Primary LanguageShellEclipse Public License 2.0EPL-2.0

Flight Diagnostics

Provides diagnostic tools to aid HPC site engineers in their quest to diagnose common issues encountered by users and to perform common management tasks for management of user HPC workloads.

Overview

Flight Diagnostics provides a single point of access to common diagnostic utilities along with a set of conventions for defining diagnostic tools in a safe and structured way, even when such tools require superuser or other administrative privileges.

The tool allows HPC environment managers to give access to diagnostic utilities that would require superuser access, while eliminating the need for costly auditing and management procedures to ensure that the underlying consistency and robustness of the HPC environment is not compromised.

Installation

yum install ruby
git clone https://github.com/alces-flight/flight-diag /opt/flight-diag

Add some sudo configuration, i.e. allow all users in siteadmin group to run diag under sudo without a password:

cat <<EOF > /etc/sudoers.d/flight-diag
%siteadmin ALL=(root) NOPASSWD:/opt/flight-diag/bin/diag
EOF

Configuration

When operating under sudo, log files are written to $APPROOT/var/log by default. Modify etc/config.yml to change this to a different location.

User-level log files are written to $HOME/.flight-diag.log.

Install additional diagnostic tools in $APPROOT/libexec. Tool scripts in this directory have preamble that defines their requirements, descriptive information, help text etc. See the default tool scripts for the required format.

Operation

Interactive operation:

[myuser@login1 ~]$ /opt/flight-diag/bin/diag
flight diag> help
Usage: COMMAND [OPTION...] [ARG...]
Perform diagnostic activities.

User commands:
  dmesg                Print the kernel ring buffer
  ls                   Access file listings via ls
  ps                   Access process listings via ps
  top                  Access process list via top
  whoami               Print user information for user commands

Privileged commands:
  logtail              (root) Tail a file from /var/log
  logview              (root) View a file from /var/log
  ukill                (root) Kill user processes
  whoami-su:USER       (supplied user) Print user information for privileged commands

Interactive commands:
  exit                 Exit the shell
  history              Show command history

For more help on a particular command run:
  help COMMAND

Please report bugs to <flight@alces-flight.com>
Alces Flight home page: <https://alces-flight.com/>
flight diag> whoami
Running as user:
  id: uid=1000(myuser) gid=1000(myuser) groups=1000(myuser)
  groups: myuser

Passed arguments:
  (None)
flight diag>

Batch operation:

[myuser@login1 ~]$ /opt/flight-diag/bin/diag whoami
Running as user:
  id: uid=1000(myuser) gid=1000(myuser) groups=1000(myuser)
  groups: myuser

Passed arguments:
  (None)

Note that access to privileged commands is granted by running the tool using sudo.

Contributing

Fork the project. Make your feature addition or bug fix. Send a pull request. Bonus points for topic branches.

Read CONTRIBUTING.md for more details.

Copyright and License

Eclipse Public License 2.0, see LICENSE.txt for details.

Copyright (C) 2019-present Alces Flight Ltd.
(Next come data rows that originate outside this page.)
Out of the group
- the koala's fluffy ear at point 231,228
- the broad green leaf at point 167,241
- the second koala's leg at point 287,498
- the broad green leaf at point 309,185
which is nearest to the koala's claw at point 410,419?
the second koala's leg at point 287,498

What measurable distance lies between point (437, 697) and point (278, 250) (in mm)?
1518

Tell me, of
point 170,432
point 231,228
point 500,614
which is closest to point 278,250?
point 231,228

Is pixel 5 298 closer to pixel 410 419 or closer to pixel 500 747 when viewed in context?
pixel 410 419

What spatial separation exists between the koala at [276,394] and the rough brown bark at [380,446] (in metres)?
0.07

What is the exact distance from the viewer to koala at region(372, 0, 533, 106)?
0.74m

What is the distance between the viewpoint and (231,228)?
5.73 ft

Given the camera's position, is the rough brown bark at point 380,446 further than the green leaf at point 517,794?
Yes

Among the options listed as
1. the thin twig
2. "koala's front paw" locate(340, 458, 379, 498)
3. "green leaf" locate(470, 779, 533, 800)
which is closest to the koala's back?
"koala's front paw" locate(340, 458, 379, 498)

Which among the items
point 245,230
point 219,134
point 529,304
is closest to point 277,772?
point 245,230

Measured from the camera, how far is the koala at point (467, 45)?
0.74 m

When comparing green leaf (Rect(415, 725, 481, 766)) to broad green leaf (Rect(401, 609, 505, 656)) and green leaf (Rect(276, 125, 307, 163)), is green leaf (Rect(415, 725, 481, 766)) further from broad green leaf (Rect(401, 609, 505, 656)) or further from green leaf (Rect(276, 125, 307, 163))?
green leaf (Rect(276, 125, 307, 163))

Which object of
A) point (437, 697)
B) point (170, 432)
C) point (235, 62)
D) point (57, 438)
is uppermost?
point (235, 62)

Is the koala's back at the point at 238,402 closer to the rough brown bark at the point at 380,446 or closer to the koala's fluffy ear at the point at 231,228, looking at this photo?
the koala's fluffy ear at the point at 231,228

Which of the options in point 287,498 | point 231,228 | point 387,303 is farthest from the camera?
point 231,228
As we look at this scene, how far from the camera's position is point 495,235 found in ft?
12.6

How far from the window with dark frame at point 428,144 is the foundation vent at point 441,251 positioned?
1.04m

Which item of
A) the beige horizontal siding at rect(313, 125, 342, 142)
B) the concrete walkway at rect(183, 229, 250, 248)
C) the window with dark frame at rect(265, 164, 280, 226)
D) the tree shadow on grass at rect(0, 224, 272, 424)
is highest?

This program and the accompanying materials are made available under the terms of the Eclipse Public License 2.0 which is available at https://www.eclipse.org/legal/epl-2.0, or alternative license terms made available by Alces Flight Ltd - please direct inquiries about licensing to licensing@alces-flight.com.

Flight Diagnostics is distributed in the hope that it will be useful, but WITHOUT WARRANTIES OR CONDITIONS OF ANY KIND, EITHER EXPRESS OR IMPLIED INCLUDING, WITHOUT LIMITATION, ANY WARRANTIES OR CONDITIONS OF TITLE, NON-INFRINGEMENT, MERCHANTABILITY OR FITNESS FOR A PARTICULAR PURPOSE. See the Eclipse Public License 2.0 for more details.